The rain has water levels on many river systems across the state remain high for early fall. With nicer weather this week, farmers are picking starting to catch up on the fall harvest, and lots of geese have been seen feeding in freshly picked corn fields.
Musky have remained the highlight for anglers in the Northwoods, but with more stable weather in the last week walleye action also picked up a notch and a few more anglers were out trying to key in on the fall bite. High water was making fishing a little harder on the Wolf River but there walleyes were being caught there as well as on the Peshtigo, Fox and Wisconsin rivers. Walleye and sauger action was picking up on the Mississippi and St. Croix rivers and continued to be very good on Lake Wisconsin.
High and turbid water also slowed fall salmon runs on the Kewaunee and Ahnapee rivers with low to moderate numbers of anglers having low success. Anglers were still catching some chinook but they are pretty dark now and there was better fishing for brown trout and coho, which are still in the earlier part of their runs. Fishing was also still good on the Sheboygan River and had picked up on the Milwaukee and Root rivers. Most anglers out on Green Bay were after musky and those that anglers who were hooking fish, got big ones, including one reported at 55 inches.
Hunters are seeing more grouse with the leaves down and the numbers appear pretty good. Hunters are also bagging a few woodcock which have finally arrived in the central part of the state. Muskrats are mostly nocturnal but have been pretty active during the daylight hours on northern lakes preparing for the coming ice.
Northern migrant Canada geese and ducks are arriving daily at Horicon Marsh and numbers are climbing. Many of the ducks in the area are now showing off their fall plumage. Sandhill cranes are gathering by the thousands at dusk on the Gallagher Marsh at Sandhill Wildlife Refuge, along with a gorgeous pair of whooping cranes who have been hanging around for about a week.
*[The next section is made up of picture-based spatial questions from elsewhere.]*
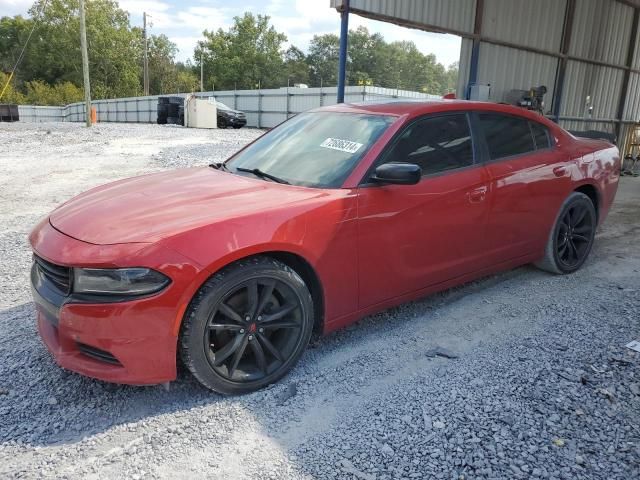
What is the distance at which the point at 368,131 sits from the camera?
338 centimetres

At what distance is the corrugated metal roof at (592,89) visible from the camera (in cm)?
1339

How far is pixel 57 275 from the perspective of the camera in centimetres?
253

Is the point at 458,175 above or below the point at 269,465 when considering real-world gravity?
above

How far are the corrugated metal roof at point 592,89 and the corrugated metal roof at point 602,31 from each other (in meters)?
0.31

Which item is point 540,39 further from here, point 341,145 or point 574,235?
point 341,145

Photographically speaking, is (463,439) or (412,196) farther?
(412,196)

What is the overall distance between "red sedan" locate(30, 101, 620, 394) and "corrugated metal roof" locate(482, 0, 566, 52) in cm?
753

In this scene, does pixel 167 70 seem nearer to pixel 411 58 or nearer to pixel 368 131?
pixel 411 58

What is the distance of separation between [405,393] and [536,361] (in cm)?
94

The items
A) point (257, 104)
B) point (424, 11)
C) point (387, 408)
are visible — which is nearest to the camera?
point (387, 408)

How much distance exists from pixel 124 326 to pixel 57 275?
497mm

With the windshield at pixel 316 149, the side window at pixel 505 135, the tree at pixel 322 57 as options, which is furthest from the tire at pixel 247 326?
the tree at pixel 322 57

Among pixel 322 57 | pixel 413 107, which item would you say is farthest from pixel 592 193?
pixel 322 57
Bald eagle sightings have been increasing steadily during the past several weeks as along the Mississippi and Kickapoo rivers. Dark-eyed juncos have reached southern Wisconsin in numbers and will remain there for much of winter. There have also been the first reports of northern shrikes, rough-legged hawks, and snow buntings. The world-renowned migration of canvasbacks along the Mississippi River south of La Crosse is also underway. Common loons have begun migrating with loons seen this week on lakes Mendota and Monona in Madison.